A week ago I was hit by a timestamp issue. I booted my computer and got online in a place with WiFi that allowed SSB but not NTP. I manually set my computer's clock (since it doesn't have a RTC). Turns out I set it wrong. I found this out after publishing a few SSB messages. I found it out when trying to log into a site with a TOTP. I set it to a more accurate time and then was going to publish an SSB message but the publish failed with Error: timestamp must be increasing
. From sbot's perspective, I was trying to publish from the past. I could have set my clock back to the future and then published the message, or waited for my feed to catch up with the local time and then published the message, but did not have time to wait and did not want to use a "known incorrect" time, so instead I did not publish the message, and went on with my day. If I had accidentally set the time to a much more incorrect one, my feed could have been stuck in the future for an arbitrarily long time as @alanz cautioned in %GD42+sQ.... Maybe if peers rejected incoming future-dated messages then I could take the opportunity to fork my own feed back to the present - carefully and trustfully. Anyway, this is potentially a bad situation and indicates to me that concerns about the timestamp should be bubbled up into the UI - such as giving an indication in the composer of current times or time differences, such as from the local clock, last published message, last messages received from peers, or peers from RPC. The gossip.ping
method can be used to ask peers for their time. That method was actually what I used to set my clock manually; next time maybe I will make a script to do it correctly.

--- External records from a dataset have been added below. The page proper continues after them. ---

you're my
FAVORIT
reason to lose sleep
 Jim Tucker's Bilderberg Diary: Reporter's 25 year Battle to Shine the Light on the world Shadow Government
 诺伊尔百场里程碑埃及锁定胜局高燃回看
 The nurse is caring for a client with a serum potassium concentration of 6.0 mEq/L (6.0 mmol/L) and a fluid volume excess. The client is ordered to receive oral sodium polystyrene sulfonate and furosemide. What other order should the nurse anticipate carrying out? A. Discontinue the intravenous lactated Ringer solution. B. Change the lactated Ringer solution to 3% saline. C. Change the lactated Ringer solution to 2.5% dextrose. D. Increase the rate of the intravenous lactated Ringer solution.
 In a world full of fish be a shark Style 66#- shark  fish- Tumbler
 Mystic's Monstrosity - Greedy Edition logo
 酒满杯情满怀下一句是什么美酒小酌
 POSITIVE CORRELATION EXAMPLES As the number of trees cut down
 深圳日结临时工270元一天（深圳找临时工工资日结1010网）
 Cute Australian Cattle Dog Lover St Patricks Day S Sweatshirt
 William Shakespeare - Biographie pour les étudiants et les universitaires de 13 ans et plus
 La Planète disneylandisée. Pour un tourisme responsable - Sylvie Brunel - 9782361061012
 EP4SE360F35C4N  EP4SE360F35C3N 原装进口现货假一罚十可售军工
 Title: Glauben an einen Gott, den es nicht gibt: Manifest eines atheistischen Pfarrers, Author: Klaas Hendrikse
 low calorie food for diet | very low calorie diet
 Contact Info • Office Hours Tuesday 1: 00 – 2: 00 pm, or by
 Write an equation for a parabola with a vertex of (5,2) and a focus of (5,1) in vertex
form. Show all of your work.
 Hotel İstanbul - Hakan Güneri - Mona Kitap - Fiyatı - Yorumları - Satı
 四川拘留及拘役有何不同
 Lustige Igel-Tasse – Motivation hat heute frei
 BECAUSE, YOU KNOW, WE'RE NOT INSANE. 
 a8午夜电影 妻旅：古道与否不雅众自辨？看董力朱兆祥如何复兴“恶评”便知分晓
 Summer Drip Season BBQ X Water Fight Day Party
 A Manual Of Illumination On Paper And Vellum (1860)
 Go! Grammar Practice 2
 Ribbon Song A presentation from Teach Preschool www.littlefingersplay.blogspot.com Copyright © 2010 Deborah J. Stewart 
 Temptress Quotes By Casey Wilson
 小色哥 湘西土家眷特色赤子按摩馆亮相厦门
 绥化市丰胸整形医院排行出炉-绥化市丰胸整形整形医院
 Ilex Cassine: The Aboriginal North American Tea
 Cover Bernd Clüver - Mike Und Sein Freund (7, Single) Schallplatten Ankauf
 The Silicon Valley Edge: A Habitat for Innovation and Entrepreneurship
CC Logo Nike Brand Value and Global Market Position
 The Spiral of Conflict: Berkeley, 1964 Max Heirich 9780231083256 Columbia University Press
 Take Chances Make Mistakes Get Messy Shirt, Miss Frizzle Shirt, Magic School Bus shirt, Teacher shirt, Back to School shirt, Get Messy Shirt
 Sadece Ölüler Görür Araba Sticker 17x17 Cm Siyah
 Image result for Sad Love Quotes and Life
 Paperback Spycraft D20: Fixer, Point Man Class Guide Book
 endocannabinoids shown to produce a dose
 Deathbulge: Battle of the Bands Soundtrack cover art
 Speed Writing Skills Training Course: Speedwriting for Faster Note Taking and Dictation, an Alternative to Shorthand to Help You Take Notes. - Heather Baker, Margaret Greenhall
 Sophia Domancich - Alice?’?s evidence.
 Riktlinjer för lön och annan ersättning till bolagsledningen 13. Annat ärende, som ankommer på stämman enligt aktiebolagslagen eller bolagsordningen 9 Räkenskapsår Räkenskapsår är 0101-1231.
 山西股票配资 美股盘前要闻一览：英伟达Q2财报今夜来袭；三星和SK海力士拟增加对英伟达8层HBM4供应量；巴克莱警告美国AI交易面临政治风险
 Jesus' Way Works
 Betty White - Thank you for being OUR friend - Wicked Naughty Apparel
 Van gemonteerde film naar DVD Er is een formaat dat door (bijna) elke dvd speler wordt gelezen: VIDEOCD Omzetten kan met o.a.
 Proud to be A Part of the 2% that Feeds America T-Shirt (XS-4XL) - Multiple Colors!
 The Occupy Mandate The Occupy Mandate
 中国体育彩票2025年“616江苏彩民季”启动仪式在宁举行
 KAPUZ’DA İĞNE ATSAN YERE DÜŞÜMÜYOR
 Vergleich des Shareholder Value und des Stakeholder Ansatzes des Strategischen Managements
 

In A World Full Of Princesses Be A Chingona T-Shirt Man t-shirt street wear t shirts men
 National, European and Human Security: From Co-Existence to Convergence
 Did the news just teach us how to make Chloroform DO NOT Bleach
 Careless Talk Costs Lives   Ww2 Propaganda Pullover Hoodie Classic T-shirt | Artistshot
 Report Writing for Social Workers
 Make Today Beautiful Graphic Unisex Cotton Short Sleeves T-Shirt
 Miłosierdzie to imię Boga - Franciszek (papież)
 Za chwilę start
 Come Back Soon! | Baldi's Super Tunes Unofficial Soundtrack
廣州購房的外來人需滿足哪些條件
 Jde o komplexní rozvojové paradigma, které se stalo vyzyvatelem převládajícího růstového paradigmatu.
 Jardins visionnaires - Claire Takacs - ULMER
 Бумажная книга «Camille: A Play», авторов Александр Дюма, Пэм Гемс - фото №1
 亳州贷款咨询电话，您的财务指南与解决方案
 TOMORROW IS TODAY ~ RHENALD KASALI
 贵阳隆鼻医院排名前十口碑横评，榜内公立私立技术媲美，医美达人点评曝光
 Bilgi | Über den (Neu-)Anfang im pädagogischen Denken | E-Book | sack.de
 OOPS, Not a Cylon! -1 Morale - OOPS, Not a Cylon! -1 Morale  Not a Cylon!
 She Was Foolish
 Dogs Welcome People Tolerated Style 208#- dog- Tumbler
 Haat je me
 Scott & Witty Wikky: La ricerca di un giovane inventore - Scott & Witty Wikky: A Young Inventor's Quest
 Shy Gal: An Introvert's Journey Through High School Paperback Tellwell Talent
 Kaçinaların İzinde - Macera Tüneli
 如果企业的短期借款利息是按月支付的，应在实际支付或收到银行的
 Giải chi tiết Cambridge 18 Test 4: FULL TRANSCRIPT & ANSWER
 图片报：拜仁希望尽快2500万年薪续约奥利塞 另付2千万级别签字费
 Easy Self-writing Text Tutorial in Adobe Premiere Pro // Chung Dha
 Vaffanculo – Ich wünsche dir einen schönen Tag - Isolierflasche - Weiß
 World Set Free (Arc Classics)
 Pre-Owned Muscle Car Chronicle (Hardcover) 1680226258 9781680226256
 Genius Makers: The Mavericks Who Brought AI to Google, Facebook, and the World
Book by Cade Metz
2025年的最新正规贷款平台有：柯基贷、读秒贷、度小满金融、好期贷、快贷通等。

Or, don't require peer's messages to have monotonically increasing timestamps.
If people engage in time travel, whether to recover from mistakes, or for other reasons, it is okay with me.
I see usefulness of socially-validated timestamps. For example, ranking algorithms like on reddit and HN use timestamps of submissions. But I'm not sure if this important enough to enforce as a network requirement in the replication layer. I would lean towards not requiring what is not necessary. But adding the time window exception for @elavoie would be better than the current behavior.